__Task__
Reproduce only this part of the listing: the line with "From the viewpoint of", plus every line after it through the last.
--- Start of Information provided ---
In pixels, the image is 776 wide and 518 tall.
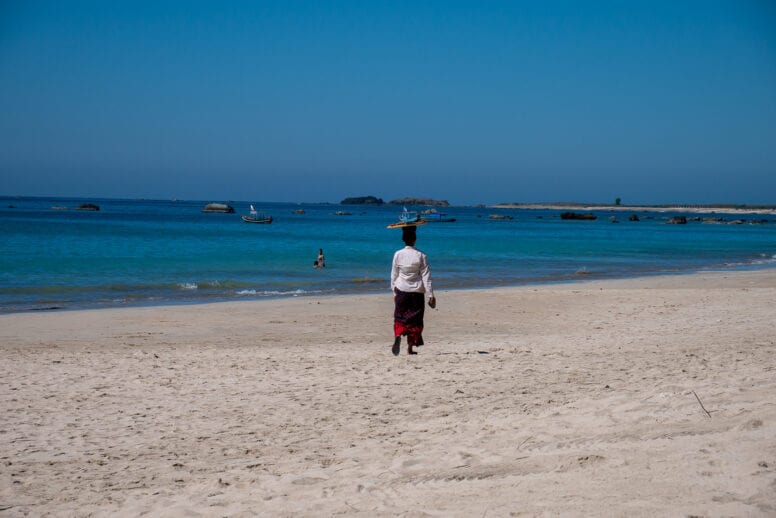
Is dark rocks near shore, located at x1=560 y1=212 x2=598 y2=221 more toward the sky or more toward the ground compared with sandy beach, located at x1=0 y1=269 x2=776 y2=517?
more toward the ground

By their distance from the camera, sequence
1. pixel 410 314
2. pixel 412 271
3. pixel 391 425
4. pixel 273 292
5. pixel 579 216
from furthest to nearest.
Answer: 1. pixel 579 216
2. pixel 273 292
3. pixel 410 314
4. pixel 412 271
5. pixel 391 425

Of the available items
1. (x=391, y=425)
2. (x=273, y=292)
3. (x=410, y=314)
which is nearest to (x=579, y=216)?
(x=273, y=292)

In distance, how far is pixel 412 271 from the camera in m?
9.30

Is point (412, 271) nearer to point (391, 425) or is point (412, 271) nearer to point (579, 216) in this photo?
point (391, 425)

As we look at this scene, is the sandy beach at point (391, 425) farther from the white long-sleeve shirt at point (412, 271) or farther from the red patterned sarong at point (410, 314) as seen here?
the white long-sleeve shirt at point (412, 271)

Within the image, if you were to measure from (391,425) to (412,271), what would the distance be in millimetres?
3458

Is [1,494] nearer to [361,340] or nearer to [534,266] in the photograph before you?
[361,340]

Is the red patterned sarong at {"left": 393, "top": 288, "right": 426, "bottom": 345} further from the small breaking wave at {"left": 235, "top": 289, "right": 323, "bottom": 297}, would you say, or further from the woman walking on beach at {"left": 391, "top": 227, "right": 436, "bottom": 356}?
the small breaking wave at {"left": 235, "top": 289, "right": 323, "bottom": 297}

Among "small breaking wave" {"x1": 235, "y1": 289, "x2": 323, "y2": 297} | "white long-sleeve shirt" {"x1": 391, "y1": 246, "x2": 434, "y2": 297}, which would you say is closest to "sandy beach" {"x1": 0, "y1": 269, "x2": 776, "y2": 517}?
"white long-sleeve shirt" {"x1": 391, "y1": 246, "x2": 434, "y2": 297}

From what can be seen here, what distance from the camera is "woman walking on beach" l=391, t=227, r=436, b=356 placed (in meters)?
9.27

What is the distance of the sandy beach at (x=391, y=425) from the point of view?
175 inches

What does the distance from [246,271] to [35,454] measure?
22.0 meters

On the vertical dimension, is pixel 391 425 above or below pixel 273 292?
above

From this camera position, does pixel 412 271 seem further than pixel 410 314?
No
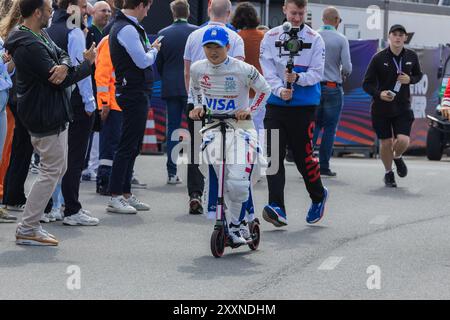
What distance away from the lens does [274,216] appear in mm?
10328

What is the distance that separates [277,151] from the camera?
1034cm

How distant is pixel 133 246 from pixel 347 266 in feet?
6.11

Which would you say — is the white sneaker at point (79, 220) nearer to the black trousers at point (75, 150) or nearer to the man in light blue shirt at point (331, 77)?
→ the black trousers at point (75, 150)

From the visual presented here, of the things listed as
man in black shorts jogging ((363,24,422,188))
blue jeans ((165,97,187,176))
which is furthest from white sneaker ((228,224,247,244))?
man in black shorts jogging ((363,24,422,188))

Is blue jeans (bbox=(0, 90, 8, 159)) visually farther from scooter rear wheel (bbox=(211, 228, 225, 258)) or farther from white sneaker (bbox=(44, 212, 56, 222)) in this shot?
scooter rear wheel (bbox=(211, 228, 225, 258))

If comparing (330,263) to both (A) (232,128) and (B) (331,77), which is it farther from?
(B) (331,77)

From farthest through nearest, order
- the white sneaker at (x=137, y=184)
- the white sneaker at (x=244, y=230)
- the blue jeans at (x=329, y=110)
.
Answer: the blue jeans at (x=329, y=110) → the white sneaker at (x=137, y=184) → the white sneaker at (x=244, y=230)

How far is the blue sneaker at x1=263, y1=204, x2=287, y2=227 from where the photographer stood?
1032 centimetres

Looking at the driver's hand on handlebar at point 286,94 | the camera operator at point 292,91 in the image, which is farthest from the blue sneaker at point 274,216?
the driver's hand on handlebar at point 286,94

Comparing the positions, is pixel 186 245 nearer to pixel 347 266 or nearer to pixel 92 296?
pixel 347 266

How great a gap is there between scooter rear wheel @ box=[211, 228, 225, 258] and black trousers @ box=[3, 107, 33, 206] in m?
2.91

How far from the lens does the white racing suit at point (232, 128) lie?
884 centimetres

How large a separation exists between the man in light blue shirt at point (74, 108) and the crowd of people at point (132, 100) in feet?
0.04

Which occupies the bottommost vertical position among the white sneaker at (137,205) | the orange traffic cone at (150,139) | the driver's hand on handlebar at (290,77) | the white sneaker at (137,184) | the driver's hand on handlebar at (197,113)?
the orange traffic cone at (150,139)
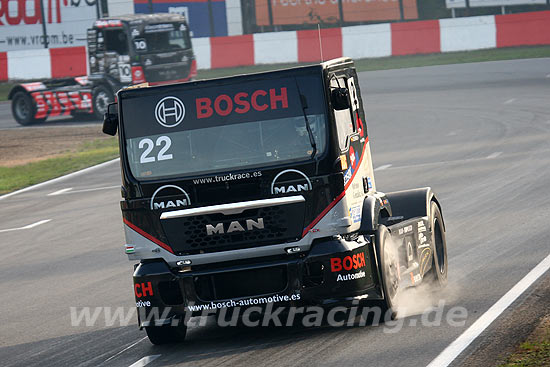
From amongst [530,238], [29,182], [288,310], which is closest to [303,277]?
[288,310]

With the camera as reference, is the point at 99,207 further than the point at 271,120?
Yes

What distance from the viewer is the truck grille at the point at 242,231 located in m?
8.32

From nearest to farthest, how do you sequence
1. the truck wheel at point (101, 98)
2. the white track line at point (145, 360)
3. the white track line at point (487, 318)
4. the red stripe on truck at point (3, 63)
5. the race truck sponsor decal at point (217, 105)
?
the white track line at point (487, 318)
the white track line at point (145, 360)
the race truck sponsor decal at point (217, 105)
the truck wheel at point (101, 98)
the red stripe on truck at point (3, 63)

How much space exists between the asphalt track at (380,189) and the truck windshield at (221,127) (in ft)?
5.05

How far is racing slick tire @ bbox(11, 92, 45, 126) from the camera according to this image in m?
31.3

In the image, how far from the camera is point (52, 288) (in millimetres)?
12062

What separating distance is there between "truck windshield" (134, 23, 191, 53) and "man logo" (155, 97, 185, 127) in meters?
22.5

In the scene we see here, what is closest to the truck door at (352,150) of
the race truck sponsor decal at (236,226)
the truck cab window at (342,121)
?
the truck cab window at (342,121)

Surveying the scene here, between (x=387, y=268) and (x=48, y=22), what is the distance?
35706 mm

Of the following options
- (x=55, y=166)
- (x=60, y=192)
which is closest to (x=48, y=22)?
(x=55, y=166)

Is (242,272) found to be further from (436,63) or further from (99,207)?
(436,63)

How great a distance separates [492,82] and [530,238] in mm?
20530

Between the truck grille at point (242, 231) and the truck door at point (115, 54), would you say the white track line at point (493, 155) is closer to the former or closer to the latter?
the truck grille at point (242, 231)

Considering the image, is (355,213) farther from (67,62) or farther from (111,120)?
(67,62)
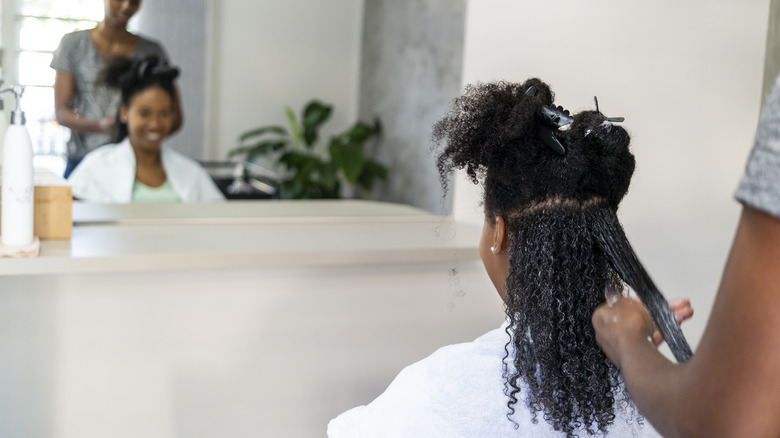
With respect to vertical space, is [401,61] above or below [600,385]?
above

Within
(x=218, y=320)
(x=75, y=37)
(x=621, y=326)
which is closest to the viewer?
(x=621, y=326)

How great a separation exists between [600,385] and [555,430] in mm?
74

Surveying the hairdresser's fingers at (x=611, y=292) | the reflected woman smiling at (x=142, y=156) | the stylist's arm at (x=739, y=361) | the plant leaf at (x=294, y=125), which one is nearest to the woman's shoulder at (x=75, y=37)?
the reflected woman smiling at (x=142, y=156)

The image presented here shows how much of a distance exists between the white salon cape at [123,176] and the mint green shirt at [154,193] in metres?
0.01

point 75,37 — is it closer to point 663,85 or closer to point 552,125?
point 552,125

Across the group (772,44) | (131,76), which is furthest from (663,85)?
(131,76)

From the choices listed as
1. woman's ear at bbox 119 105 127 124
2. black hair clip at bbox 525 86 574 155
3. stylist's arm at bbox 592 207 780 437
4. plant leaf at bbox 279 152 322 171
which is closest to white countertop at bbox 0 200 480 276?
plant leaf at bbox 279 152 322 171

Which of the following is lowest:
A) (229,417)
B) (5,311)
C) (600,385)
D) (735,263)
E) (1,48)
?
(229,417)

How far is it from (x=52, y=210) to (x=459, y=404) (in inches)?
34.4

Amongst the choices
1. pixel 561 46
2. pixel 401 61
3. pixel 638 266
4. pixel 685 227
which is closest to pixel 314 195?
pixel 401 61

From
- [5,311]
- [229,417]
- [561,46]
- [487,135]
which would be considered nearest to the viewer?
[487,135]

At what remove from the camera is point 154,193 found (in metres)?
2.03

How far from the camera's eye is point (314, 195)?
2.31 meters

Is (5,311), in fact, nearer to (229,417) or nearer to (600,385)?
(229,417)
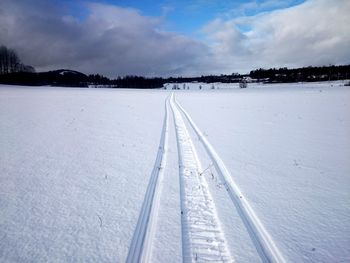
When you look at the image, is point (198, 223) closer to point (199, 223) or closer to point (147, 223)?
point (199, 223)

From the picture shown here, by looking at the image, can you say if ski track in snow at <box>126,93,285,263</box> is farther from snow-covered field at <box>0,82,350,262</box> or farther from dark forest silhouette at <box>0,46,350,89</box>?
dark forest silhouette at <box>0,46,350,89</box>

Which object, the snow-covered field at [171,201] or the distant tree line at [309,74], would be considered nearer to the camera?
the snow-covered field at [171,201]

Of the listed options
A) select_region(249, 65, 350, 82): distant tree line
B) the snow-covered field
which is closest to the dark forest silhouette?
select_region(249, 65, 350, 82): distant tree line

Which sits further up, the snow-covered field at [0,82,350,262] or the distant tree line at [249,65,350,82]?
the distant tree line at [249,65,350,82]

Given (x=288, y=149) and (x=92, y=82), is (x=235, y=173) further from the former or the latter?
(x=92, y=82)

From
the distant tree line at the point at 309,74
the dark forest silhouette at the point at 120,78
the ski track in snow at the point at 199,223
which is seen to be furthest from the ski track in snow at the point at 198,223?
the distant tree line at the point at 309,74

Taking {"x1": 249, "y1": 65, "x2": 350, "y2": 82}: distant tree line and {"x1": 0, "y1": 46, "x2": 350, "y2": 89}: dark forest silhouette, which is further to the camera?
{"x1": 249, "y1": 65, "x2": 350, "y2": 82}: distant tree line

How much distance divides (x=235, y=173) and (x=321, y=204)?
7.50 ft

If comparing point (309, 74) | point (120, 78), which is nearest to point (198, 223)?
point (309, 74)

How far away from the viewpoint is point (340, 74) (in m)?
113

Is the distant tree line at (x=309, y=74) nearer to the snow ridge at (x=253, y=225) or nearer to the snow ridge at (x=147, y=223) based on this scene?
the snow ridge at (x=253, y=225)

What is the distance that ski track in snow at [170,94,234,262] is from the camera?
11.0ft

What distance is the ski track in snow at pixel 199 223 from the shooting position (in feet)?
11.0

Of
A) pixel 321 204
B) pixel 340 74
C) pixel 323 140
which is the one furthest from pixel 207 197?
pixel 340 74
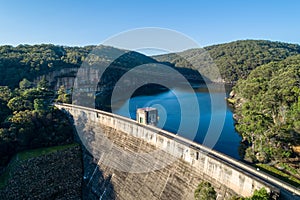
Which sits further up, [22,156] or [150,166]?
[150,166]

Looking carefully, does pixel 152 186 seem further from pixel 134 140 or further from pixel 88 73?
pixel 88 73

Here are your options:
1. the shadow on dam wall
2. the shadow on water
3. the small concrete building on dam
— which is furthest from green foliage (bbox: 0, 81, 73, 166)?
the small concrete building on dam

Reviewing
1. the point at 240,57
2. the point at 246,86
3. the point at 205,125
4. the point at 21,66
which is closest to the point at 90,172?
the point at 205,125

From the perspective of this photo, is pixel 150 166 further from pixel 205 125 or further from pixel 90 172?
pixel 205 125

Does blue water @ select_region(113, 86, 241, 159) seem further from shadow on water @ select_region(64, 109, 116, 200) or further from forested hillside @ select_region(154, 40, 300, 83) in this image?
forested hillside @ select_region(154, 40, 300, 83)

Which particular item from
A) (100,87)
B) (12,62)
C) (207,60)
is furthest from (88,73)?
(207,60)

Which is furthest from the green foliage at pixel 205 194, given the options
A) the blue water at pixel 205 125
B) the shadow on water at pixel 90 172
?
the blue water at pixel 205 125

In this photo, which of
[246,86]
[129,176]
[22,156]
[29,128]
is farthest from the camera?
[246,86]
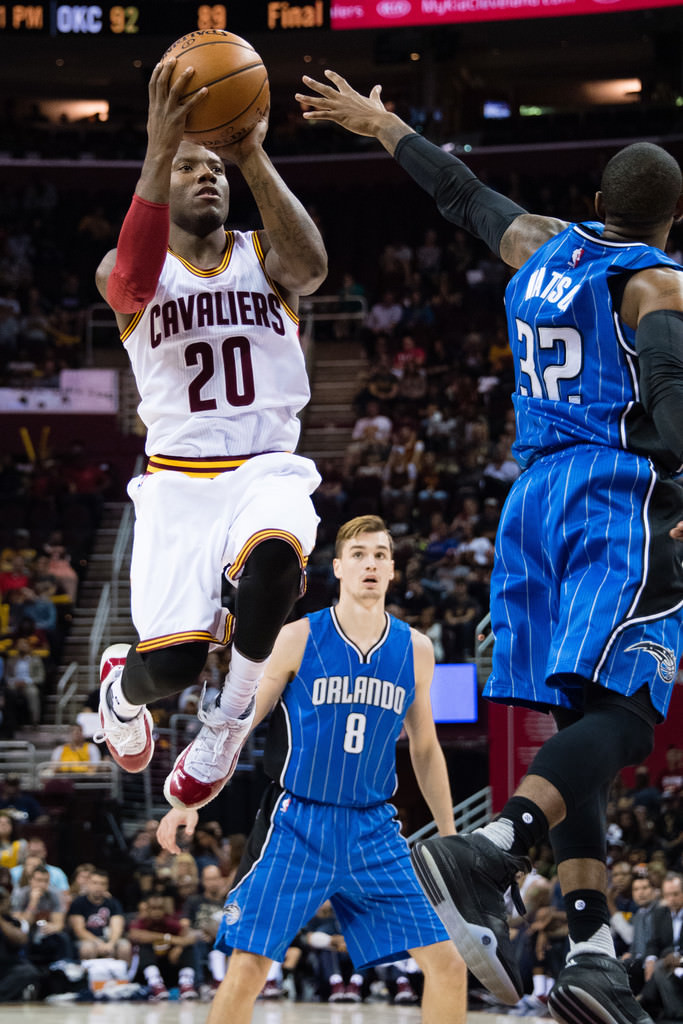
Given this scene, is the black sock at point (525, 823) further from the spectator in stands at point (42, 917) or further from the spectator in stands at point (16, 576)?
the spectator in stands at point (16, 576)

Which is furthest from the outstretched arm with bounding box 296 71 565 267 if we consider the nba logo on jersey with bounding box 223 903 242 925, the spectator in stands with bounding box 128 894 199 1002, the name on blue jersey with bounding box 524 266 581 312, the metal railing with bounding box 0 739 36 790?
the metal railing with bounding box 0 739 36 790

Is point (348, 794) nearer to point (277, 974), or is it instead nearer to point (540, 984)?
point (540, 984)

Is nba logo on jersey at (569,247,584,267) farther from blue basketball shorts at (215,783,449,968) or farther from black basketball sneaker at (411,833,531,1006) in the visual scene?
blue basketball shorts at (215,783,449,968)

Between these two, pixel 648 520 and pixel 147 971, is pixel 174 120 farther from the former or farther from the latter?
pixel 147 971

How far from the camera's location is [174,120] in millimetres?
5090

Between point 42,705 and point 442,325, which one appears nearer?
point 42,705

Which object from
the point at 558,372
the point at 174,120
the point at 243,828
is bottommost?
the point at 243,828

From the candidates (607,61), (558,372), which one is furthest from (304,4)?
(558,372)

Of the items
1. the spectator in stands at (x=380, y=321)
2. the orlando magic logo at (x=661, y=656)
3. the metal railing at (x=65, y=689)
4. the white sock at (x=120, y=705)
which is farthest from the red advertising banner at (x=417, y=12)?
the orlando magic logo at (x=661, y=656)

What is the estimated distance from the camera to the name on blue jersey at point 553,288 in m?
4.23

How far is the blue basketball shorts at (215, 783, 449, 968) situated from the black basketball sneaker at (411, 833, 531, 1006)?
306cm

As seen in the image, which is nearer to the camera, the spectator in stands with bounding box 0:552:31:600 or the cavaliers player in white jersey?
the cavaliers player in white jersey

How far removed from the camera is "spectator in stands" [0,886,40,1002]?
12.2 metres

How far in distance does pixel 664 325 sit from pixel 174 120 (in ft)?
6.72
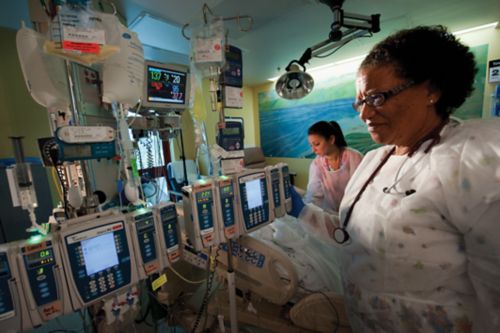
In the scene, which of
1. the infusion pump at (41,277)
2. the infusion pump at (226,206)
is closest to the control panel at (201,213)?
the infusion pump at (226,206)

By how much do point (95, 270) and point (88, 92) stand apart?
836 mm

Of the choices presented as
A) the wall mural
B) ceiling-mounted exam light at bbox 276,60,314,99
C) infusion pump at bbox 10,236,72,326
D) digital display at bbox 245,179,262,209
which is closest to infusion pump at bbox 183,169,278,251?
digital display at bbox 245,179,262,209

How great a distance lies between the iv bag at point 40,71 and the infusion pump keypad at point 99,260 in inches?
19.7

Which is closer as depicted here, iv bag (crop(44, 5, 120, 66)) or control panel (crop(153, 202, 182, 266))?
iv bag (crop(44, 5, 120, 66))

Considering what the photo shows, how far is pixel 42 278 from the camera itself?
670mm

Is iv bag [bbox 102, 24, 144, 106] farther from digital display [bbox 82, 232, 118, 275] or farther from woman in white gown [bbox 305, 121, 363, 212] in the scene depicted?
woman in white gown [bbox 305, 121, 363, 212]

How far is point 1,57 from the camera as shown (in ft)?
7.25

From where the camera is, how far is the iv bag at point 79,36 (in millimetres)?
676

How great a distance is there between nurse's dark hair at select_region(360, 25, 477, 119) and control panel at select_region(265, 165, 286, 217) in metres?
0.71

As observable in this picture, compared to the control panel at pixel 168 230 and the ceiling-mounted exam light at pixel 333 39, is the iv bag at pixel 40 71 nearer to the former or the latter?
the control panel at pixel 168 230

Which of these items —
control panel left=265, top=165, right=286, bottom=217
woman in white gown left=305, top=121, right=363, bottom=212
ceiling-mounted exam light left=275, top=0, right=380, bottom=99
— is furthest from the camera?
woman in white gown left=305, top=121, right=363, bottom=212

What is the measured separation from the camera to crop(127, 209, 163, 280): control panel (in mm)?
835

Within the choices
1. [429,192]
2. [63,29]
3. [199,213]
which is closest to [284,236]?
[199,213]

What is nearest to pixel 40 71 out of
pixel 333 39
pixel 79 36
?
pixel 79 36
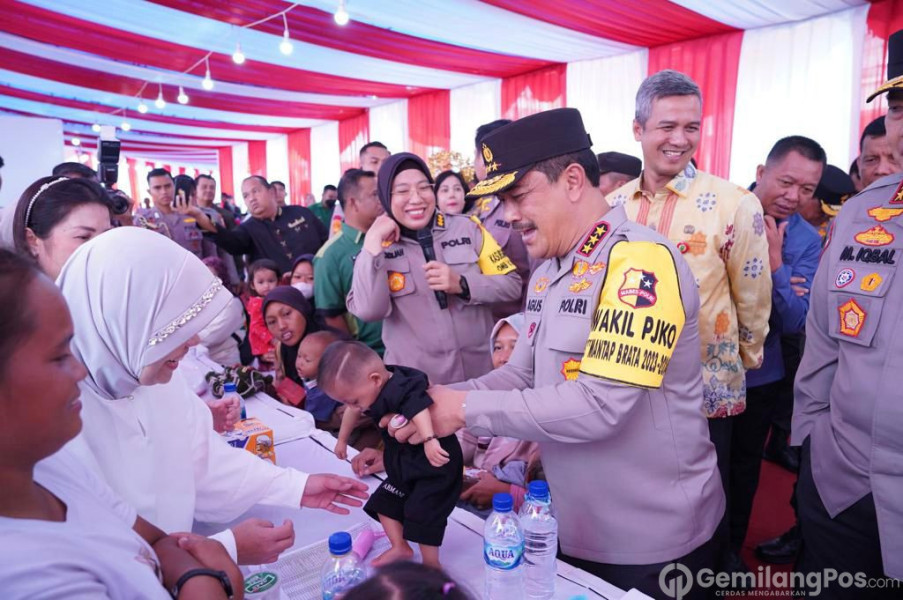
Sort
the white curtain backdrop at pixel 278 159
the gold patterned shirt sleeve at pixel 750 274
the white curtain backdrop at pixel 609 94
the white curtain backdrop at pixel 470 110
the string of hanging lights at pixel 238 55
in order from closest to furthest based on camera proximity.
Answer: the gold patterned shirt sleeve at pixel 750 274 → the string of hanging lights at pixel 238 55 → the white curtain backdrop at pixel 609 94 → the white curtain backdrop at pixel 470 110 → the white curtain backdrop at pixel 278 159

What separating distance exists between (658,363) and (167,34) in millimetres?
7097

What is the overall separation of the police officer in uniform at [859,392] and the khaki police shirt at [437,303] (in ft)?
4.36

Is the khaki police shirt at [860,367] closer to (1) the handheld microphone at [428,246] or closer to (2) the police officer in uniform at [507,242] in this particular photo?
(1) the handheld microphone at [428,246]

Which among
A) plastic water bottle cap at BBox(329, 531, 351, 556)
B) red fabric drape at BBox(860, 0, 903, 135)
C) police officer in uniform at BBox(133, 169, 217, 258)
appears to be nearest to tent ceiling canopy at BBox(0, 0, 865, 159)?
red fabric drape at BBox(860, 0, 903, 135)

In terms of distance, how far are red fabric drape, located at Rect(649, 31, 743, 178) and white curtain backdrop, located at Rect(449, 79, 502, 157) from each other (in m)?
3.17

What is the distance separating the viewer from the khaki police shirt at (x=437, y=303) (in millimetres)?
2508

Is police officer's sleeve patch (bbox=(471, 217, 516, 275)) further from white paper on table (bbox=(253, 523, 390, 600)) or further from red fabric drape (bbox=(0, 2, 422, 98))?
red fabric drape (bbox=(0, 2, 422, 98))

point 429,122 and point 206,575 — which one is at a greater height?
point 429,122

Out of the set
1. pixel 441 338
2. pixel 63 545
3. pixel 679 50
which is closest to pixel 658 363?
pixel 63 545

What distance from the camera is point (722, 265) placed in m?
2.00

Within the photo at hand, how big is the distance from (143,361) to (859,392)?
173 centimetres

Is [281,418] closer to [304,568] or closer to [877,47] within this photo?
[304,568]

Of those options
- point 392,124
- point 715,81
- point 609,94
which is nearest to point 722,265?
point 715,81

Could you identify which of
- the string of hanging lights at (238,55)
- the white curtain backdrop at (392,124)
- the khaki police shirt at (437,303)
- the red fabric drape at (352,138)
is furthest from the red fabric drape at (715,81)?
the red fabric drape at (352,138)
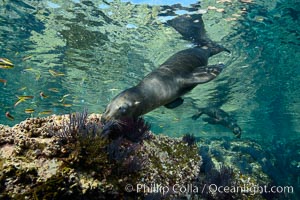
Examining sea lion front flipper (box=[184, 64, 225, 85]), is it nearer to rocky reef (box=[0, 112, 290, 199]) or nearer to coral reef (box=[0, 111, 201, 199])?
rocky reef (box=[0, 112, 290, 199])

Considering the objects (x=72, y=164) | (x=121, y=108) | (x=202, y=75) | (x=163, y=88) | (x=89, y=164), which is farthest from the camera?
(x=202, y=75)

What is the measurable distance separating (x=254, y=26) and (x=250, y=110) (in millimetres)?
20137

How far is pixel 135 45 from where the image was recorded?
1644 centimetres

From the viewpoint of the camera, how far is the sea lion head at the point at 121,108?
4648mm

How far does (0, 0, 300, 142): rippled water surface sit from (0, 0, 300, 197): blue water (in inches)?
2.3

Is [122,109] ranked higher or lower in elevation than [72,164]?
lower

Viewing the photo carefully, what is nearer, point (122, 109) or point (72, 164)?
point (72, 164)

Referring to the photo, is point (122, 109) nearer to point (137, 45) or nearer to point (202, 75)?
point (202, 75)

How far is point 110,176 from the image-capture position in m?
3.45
--- End of Information provided ---
__Correct result__
From the viewpoint of the camera, how far is the sea lion head at the point at 121,108?
4648mm

How far does (0, 0, 300, 142): rippled water surface sit from (0, 0, 300, 197): blue water (in inches)?
2.3

Is [122,109] ranked higher or lower in elevation than [72,164]?
lower

Viewing the photo carefully, what is nearer, point (122, 109) or point (72, 164)?
point (72, 164)

Referring to the photo, is point (122, 109) nearer to point (137, 45) or nearer to point (202, 75)?
point (202, 75)

How far is point 110,176 from the image-capture position in m?
3.45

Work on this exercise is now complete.